● **TEXT SECTION**
================================
Re: Paying your help. - 02/24/14 07:31 PM

Originally Posted By: Paul Winkelmann
Dave, since any sloppy work has to be redone free of charge, since they already got paid for the job, I'm betting it was one of those hourly guys.

Wink, I'm not referring to any particular company; more in general to new homebuilders, who only seem to want to "get'r done and get'r sold". I've seen (and I'm betting every hair on your head and mine, that you have too) lots of short cuts/lazy work that save a few minutes or a few cents.
As my wise brother would say (tongue in cheek) "quality cuts into profits". Unfortunately, it's a motto for some builders.
Posted By: Bob Jameson

Re: Paying your help. - 02/24/14 07:45 PM

"quality cuts into profits".

This may be true if you didnt bid the job for quality work and materials. We have always made a good effort to provide good service with quality repairs/materials but we also charge accordingly for good quality work.

Some jobs we may not get as a result of a low bidder who will do just that in his work scope and bidding jobs.People usually recognize the differences, others it is just a matter of how cheaply it can be done and they are content with that.
Posted By: Paul Winkelmann

Re: Paying your help. - 02/24/14 09:16 PM

Dave, unfortunately I know exactly what you are talking about. We have seen some of the most incredibly crappy construction on some very expensive homes. In one particular case, I could look right through the basement wall, above the brick, into the customer's backyard. In this case the mice were chewing on the front room rug while the owner was wintering in Arizona.

At least it taught me a lesson. When we built the home we are living in now, we asked the same builder that built our last home to build this one. I have never been known for intelligent decisions, but that was a good one!
================================
● **DATASET EXTRACT**
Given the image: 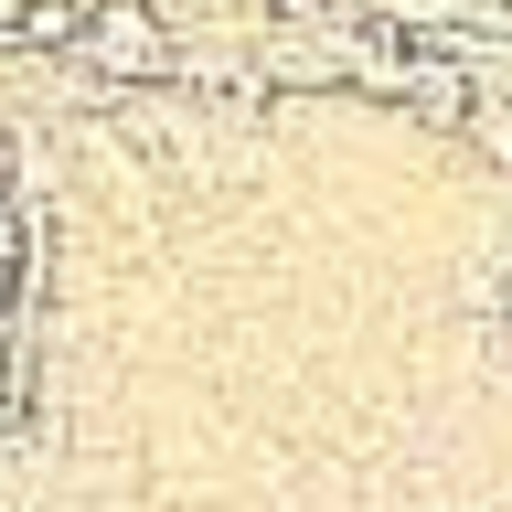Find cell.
<instances>
[{"mask_svg": "<svg viewBox=\"0 0 512 512\" xmlns=\"http://www.w3.org/2000/svg\"><path fill=\"white\" fill-rule=\"evenodd\" d=\"M96 86H171V22L150 0H86V32H75Z\"/></svg>", "mask_w": 512, "mask_h": 512, "instance_id": "1", "label": "cell"}, {"mask_svg": "<svg viewBox=\"0 0 512 512\" xmlns=\"http://www.w3.org/2000/svg\"><path fill=\"white\" fill-rule=\"evenodd\" d=\"M256 86H267V96H320V86H352V32L256 22Z\"/></svg>", "mask_w": 512, "mask_h": 512, "instance_id": "2", "label": "cell"}, {"mask_svg": "<svg viewBox=\"0 0 512 512\" xmlns=\"http://www.w3.org/2000/svg\"><path fill=\"white\" fill-rule=\"evenodd\" d=\"M75 32H86V0H22L11 43H22V54H75Z\"/></svg>", "mask_w": 512, "mask_h": 512, "instance_id": "3", "label": "cell"}, {"mask_svg": "<svg viewBox=\"0 0 512 512\" xmlns=\"http://www.w3.org/2000/svg\"><path fill=\"white\" fill-rule=\"evenodd\" d=\"M267 22H310V32H352L363 0H267Z\"/></svg>", "mask_w": 512, "mask_h": 512, "instance_id": "4", "label": "cell"}]
</instances>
================================
● **EXERCISE REQUIREMENTS**
(A) Rewrite the forum thread, starting with "At least it" and going on through "a good one!", with "builder" swapped for "contractor".
(B) According to the forum thread, where was the owner spending the winter while mice chewed on the front room rug?
The data plays no role in any of this.

● **SOLUTIONS TO THE EXERCISE**
(A)
At least it taught me a lesson. When we built the home we are living in now, we asked the same contractor that built our last home to build this one. I have never been known for intelligent decisions, but that was a good one!

(B) Arizona